╭─ Dataset rows

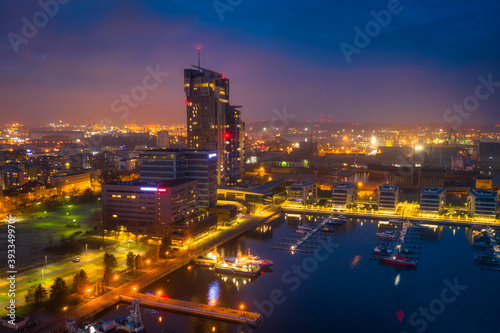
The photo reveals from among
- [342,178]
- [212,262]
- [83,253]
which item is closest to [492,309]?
[212,262]

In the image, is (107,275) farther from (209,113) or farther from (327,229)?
(209,113)

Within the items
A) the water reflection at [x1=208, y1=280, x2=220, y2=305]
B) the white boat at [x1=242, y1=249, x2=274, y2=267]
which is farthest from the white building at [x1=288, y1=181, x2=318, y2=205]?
the water reflection at [x1=208, y1=280, x2=220, y2=305]

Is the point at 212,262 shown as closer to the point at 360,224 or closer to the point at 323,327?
the point at 323,327

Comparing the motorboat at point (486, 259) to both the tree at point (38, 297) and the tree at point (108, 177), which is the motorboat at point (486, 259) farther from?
the tree at point (108, 177)

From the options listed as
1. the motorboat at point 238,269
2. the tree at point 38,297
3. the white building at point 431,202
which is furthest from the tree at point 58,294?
the white building at point 431,202

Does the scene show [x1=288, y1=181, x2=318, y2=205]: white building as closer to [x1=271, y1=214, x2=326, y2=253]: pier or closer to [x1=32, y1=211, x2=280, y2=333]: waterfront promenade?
[x1=271, y1=214, x2=326, y2=253]: pier
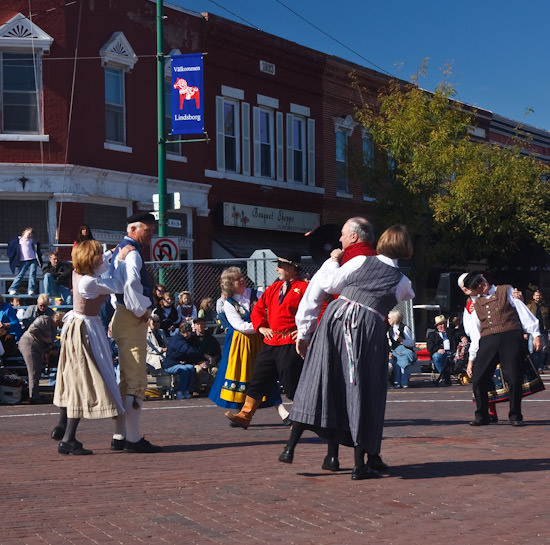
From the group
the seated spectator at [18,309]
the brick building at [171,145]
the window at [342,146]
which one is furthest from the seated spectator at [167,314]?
the window at [342,146]

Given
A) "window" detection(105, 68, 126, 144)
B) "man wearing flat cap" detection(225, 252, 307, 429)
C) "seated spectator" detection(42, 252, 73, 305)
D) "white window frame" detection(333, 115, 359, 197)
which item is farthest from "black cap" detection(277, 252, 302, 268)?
"white window frame" detection(333, 115, 359, 197)

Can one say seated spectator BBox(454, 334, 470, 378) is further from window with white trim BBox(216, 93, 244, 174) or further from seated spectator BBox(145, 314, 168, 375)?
window with white trim BBox(216, 93, 244, 174)

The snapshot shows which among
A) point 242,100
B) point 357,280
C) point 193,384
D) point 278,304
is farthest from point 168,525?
point 242,100

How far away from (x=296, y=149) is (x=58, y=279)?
13497 mm

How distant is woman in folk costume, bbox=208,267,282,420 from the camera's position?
1225 cm

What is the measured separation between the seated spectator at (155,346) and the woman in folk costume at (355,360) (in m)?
9.82

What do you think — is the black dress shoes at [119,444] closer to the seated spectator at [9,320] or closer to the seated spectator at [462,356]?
the seated spectator at [9,320]

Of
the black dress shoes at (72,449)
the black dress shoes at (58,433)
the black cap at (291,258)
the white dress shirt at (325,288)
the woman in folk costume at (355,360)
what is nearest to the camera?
the woman in folk costume at (355,360)

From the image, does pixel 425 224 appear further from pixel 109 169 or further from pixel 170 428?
pixel 170 428

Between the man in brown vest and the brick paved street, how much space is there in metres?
0.53

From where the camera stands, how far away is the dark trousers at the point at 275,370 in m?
11.1

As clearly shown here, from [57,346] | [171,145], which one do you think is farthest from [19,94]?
[57,346]

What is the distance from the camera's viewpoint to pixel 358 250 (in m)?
8.46

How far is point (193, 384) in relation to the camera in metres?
17.9
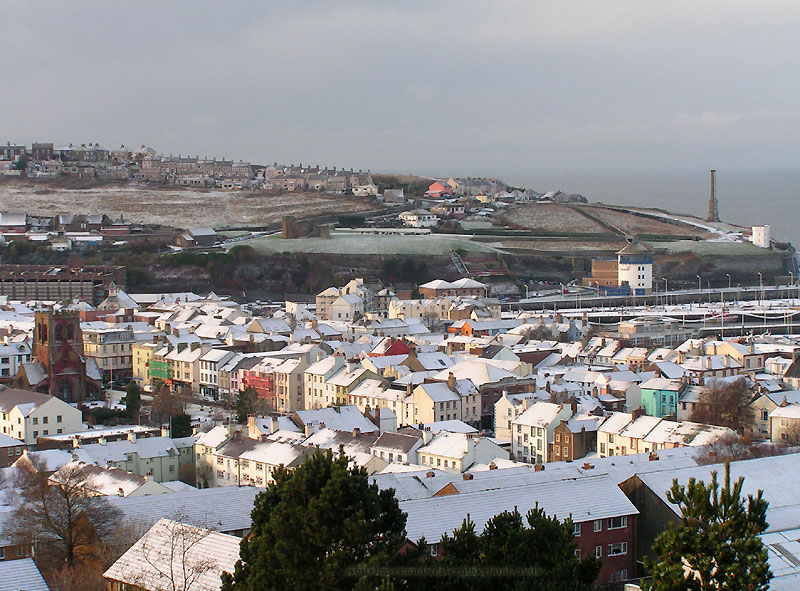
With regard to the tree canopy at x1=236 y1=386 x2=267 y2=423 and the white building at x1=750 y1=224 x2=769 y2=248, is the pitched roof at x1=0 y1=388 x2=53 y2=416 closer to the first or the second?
the tree canopy at x1=236 y1=386 x2=267 y2=423

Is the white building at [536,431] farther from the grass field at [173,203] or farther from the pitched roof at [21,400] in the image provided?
the grass field at [173,203]

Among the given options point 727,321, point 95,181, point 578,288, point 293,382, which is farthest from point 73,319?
point 95,181

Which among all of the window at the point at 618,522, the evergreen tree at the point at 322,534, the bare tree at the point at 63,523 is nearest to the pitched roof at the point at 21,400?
the bare tree at the point at 63,523

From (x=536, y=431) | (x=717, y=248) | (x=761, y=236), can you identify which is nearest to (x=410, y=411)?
(x=536, y=431)

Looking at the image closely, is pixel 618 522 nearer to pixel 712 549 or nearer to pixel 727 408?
pixel 712 549

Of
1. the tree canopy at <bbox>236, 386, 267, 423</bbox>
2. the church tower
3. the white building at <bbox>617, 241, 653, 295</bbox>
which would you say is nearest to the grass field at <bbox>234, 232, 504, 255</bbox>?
the white building at <bbox>617, 241, 653, 295</bbox>

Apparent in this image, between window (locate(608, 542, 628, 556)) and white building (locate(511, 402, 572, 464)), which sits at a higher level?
window (locate(608, 542, 628, 556))
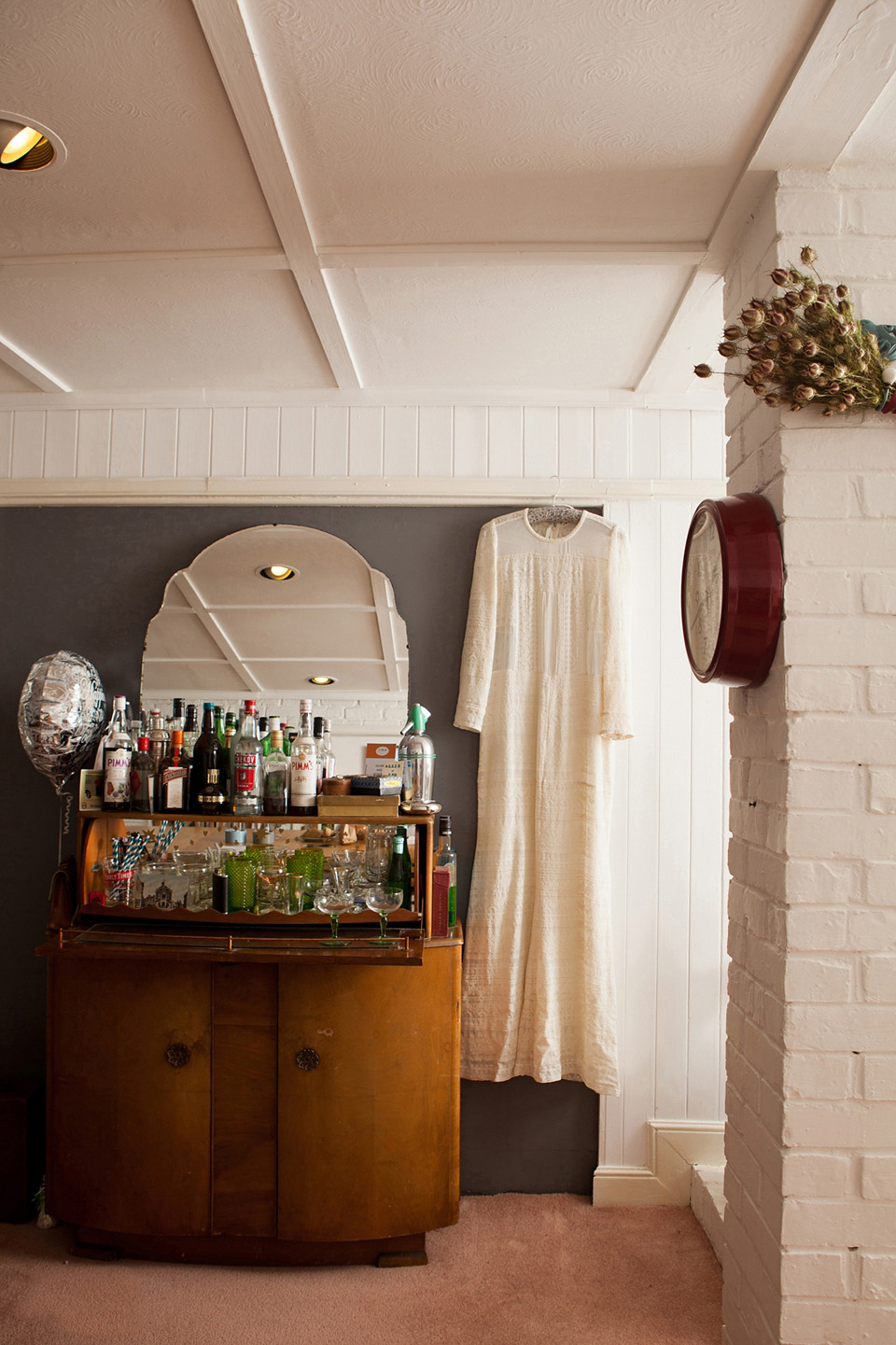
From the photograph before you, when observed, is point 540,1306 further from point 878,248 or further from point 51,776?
point 878,248

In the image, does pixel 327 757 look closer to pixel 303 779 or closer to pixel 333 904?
pixel 303 779

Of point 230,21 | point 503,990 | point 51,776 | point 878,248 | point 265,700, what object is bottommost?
point 503,990

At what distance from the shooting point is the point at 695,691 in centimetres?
271

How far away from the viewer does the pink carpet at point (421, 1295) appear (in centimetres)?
203

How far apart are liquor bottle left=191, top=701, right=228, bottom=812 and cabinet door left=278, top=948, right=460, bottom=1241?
51cm

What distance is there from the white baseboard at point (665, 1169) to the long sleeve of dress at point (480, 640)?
1399 millimetres

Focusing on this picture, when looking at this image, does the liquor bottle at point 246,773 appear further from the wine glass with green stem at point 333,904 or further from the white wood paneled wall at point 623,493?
the white wood paneled wall at point 623,493

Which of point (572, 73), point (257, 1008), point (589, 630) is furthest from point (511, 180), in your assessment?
point (257, 1008)

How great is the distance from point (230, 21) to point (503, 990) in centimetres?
240

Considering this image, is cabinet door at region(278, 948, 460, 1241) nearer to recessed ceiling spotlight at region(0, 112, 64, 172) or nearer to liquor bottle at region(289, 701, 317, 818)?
liquor bottle at region(289, 701, 317, 818)

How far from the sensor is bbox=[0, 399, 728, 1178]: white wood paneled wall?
2.63 m

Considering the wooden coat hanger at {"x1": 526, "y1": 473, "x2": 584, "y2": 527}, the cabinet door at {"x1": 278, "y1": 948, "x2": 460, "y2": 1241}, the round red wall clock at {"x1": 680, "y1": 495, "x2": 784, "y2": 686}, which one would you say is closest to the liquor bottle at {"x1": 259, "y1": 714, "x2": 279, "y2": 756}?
the cabinet door at {"x1": 278, "y1": 948, "x2": 460, "y2": 1241}

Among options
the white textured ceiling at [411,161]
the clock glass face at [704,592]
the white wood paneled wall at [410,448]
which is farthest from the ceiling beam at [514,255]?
the white wood paneled wall at [410,448]

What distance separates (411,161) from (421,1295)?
265 centimetres
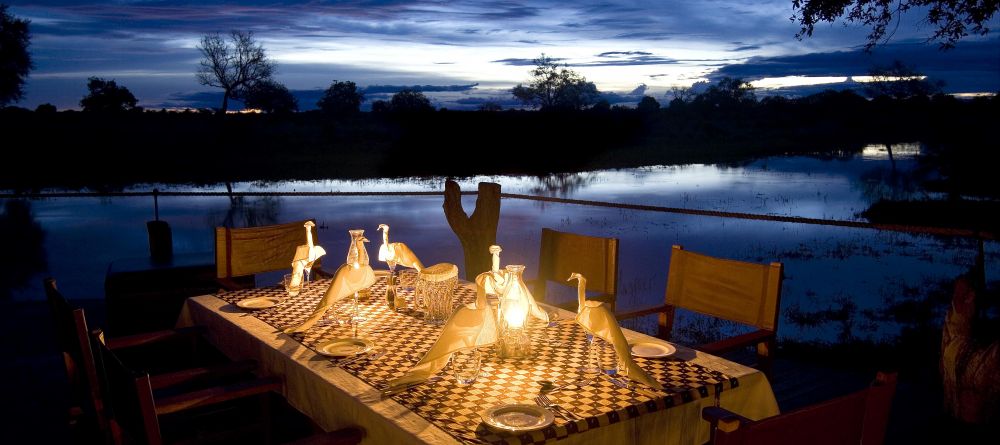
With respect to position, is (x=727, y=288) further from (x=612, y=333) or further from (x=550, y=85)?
(x=550, y=85)

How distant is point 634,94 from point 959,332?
37787 millimetres

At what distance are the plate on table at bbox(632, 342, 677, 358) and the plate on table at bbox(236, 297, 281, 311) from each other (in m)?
1.33

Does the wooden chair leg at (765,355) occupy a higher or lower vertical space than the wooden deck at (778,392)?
higher

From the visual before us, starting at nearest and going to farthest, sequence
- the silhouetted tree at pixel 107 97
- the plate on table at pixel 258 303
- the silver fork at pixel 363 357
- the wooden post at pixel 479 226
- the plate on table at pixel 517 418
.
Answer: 1. the plate on table at pixel 517 418
2. the silver fork at pixel 363 357
3. the plate on table at pixel 258 303
4. the wooden post at pixel 479 226
5. the silhouetted tree at pixel 107 97

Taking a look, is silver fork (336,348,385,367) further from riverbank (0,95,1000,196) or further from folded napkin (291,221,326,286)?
riverbank (0,95,1000,196)

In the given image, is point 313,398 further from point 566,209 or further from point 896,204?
point 896,204

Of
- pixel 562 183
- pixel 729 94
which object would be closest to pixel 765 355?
pixel 562 183

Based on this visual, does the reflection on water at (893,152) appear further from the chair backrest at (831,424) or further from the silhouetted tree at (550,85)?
the chair backrest at (831,424)

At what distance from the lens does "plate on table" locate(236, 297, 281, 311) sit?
2592 millimetres

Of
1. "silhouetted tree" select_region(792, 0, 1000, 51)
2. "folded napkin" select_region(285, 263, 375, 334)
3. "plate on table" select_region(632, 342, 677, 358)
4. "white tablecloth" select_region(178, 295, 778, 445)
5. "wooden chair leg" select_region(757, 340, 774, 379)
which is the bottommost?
"wooden chair leg" select_region(757, 340, 774, 379)

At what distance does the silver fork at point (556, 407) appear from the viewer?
5.11 ft

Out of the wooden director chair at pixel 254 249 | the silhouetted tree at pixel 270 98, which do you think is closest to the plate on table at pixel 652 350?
the wooden director chair at pixel 254 249

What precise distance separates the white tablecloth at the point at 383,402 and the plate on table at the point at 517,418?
6 centimetres

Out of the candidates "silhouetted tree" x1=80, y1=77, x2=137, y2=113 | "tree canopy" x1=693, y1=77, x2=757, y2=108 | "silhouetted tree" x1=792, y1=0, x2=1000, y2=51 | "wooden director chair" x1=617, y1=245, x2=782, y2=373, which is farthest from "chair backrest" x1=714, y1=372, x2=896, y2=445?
"tree canopy" x1=693, y1=77, x2=757, y2=108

╰─

■ Challenge ■
Copy exactly, word for word, the line with "From the visual" through the final line of the listing.

■ Full output ■
From the visual before us, starting at nearest and going to farthest, sequence
- the silhouetted tree at pixel 107 97
- the plate on table at pixel 258 303
- the silver fork at pixel 363 357
- the wooden post at pixel 479 226
- the plate on table at pixel 517 418
.
Answer: 1. the plate on table at pixel 517 418
2. the silver fork at pixel 363 357
3. the plate on table at pixel 258 303
4. the wooden post at pixel 479 226
5. the silhouetted tree at pixel 107 97

Taking a look, is silver fork (336,348,385,367) further from riverbank (0,95,1000,196) or further from folded napkin (291,221,326,286)?
riverbank (0,95,1000,196)

In the given image, is point 313,398 further from point 566,209 or further from point 896,204?
point 896,204

Of
- pixel 562 183
- pixel 729 94
which object would be closest to pixel 765 355?
pixel 562 183

Based on this visual, does the reflection on water at (893,152) appear further from the chair backrest at (831,424) or further from the silhouetted tree at (550,85)?
the chair backrest at (831,424)

At what distance from the lens does "plate on table" locate(236, 297, 281, 311) sit?
2592 millimetres

Of
1. "silhouetted tree" select_region(792, 0, 1000, 51)
2. "folded napkin" select_region(285, 263, 375, 334)
3. "plate on table" select_region(632, 342, 677, 358)
4. "white tablecloth" select_region(178, 295, 778, 445)
5. "wooden chair leg" select_region(757, 340, 774, 379)
which is the bottommost?
"wooden chair leg" select_region(757, 340, 774, 379)

At what distance does the silver fork at point (556, 407) appear from the viewer?
5.11 ft

Out of the wooden director chair at pixel 254 249 | the silhouetted tree at pixel 270 98, which do you think is closest to the plate on table at pixel 652 350?
the wooden director chair at pixel 254 249

What precise distance separates the white tablecloth at the point at 383,402 and the plate on table at the point at 517,418?
6 centimetres

Out of the candidates "silhouetted tree" x1=80, y1=77, x2=137, y2=113 | "tree canopy" x1=693, y1=77, x2=757, y2=108 | "silhouetted tree" x1=792, y1=0, x2=1000, y2=51 | "wooden director chair" x1=617, y1=245, x2=782, y2=373, which is farthest from "chair backrest" x1=714, y1=372, x2=896, y2=445?
"tree canopy" x1=693, y1=77, x2=757, y2=108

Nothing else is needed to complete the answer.